# The problem
Recast the lines from the line with "Which among" to the line with "69.9 meters", both included, as a Markdown table with the columns Row and Line, skipping blank lines.

# Materials provided

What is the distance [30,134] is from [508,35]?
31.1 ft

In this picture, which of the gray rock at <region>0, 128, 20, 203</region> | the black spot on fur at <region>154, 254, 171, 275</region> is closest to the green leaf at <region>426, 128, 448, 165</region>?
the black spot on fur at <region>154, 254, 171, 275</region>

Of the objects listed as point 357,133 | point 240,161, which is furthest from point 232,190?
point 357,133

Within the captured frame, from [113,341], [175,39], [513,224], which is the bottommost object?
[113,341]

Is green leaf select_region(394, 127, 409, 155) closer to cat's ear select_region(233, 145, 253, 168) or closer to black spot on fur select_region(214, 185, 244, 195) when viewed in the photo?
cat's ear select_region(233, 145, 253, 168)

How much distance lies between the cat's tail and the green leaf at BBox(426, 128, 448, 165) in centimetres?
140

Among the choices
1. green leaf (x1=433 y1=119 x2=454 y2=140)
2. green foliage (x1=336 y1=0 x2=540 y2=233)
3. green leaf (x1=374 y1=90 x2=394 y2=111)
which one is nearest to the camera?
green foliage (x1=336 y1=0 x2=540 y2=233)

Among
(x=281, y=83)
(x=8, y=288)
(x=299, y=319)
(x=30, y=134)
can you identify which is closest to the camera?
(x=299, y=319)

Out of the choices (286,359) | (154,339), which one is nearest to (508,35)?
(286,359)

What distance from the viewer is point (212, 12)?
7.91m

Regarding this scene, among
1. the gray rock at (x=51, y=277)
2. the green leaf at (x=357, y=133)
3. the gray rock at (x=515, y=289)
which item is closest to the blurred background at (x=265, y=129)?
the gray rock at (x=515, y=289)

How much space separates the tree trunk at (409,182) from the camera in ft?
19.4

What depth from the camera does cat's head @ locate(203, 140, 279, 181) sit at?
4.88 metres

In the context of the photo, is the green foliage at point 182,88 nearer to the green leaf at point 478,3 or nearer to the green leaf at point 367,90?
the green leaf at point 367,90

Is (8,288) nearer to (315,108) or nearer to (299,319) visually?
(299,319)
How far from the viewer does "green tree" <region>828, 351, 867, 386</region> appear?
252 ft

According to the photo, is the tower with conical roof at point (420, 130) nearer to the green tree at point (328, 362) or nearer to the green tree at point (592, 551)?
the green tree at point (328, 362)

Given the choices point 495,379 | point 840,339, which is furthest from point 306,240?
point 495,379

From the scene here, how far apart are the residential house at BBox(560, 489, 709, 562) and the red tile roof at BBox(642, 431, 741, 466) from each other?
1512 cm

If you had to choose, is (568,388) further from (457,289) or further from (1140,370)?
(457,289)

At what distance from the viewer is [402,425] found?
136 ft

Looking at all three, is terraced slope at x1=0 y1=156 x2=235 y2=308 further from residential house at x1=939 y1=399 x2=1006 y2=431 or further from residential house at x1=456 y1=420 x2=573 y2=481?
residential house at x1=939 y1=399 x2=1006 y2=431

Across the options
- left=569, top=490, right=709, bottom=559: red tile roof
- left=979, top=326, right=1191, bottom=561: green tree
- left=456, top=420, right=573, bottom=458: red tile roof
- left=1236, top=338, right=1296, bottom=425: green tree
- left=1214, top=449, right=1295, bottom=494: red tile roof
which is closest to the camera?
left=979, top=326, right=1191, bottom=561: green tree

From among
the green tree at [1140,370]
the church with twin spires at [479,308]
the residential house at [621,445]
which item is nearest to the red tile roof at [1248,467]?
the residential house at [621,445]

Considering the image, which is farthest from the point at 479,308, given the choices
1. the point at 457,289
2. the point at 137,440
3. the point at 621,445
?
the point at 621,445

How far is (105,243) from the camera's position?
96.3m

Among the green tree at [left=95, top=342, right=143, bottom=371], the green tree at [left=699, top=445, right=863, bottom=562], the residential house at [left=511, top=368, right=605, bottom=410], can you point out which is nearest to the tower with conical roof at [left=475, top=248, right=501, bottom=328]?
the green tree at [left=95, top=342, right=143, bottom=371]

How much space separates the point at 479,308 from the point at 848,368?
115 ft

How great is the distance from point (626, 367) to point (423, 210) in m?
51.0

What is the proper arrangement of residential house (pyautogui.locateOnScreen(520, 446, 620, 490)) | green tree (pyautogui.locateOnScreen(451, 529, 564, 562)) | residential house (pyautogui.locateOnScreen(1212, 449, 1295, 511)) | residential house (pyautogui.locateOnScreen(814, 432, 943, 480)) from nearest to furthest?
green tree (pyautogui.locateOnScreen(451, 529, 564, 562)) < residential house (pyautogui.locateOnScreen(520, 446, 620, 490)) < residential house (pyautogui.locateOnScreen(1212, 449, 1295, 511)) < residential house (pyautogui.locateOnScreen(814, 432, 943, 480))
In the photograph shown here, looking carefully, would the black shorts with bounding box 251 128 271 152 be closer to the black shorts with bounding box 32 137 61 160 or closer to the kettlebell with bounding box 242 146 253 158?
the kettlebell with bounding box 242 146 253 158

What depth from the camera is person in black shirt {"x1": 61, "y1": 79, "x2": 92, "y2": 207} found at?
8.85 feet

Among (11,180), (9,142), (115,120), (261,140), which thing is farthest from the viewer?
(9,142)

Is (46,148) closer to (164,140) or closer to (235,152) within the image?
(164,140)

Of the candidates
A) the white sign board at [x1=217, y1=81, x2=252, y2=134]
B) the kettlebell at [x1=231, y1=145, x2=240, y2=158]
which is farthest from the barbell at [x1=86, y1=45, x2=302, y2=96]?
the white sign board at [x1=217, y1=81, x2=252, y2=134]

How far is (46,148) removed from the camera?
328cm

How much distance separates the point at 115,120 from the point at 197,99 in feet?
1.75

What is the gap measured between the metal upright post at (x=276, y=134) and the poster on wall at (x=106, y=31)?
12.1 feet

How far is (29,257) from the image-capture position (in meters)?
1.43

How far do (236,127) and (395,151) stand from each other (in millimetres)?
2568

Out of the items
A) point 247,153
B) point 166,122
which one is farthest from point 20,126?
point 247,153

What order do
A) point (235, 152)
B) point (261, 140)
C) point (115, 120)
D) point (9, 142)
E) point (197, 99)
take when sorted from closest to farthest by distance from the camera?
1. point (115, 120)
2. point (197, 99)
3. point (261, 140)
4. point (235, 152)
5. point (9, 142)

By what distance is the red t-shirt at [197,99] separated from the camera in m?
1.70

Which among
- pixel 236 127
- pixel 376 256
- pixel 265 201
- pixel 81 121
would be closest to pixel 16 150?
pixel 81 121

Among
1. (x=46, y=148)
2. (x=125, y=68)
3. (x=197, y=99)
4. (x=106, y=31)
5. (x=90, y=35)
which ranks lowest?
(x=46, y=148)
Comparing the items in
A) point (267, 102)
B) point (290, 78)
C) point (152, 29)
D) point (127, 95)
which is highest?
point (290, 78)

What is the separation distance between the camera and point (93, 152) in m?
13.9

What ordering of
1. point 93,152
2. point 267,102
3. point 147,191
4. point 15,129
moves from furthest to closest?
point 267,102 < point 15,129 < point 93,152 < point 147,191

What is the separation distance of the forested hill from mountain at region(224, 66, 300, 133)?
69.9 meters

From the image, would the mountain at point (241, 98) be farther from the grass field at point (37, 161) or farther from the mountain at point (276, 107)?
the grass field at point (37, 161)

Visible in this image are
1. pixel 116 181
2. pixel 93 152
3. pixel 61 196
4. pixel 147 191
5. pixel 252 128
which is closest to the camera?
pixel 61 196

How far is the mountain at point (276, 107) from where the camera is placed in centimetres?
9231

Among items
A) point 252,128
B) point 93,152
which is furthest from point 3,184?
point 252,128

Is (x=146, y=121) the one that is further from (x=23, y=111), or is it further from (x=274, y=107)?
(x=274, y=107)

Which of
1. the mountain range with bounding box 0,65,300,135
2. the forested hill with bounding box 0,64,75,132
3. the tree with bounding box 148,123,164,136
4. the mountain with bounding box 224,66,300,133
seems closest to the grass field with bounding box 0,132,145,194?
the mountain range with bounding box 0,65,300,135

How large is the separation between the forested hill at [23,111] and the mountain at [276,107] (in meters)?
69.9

# Exercise result
| Row | Line |
|---|---|
| 1 | Which among |
| 2 | - pixel 236 127 |
| 3 | - pixel 376 256 |
| 4 | - pixel 265 201 |
| 5 | - pixel 81 121 |
| 6 | would be closest to pixel 16 150? |
| 7 | pixel 81 121 |
| 8 | Among |
| 9 | 1. (x=46, y=148) |
| 10 | 2. (x=125, y=68) |
| 11 | 3. (x=197, y=99) |
| 12 | 4. (x=106, y=31) |
| 13 | 5. (x=90, y=35) |
| 14 | which ranks lowest? |
| 15 | (x=46, y=148) |
| 16 | Comparing the items in |
| 17 | A) point (267, 102) |
| 18 | B) point (290, 78) |
| 19 | C) point (152, 29) |
| 20 | D) point (127, 95) |
| 21 | which is highest? |
| 22 | point (290, 78) |
| 23 | What is the separation distance between the camera and point (93, 152) in m? |
| 24 | 13.9 |
| 25 | What ordering of |
| 26 | 1. point 93,152 |
| 27 | 2. point 267,102 |
| 28 | 3. point 147,191 |
| 29 | 4. point 15,129 |
| 30 | moves from furthest to closest? |
| 31 | point 267,102 < point 15,129 < point 93,152 < point 147,191 |
| 32 | What is the separation distance of the forested hill from mountain at region(224, 66, 300, 133)? |
| 33 | 69.9 meters |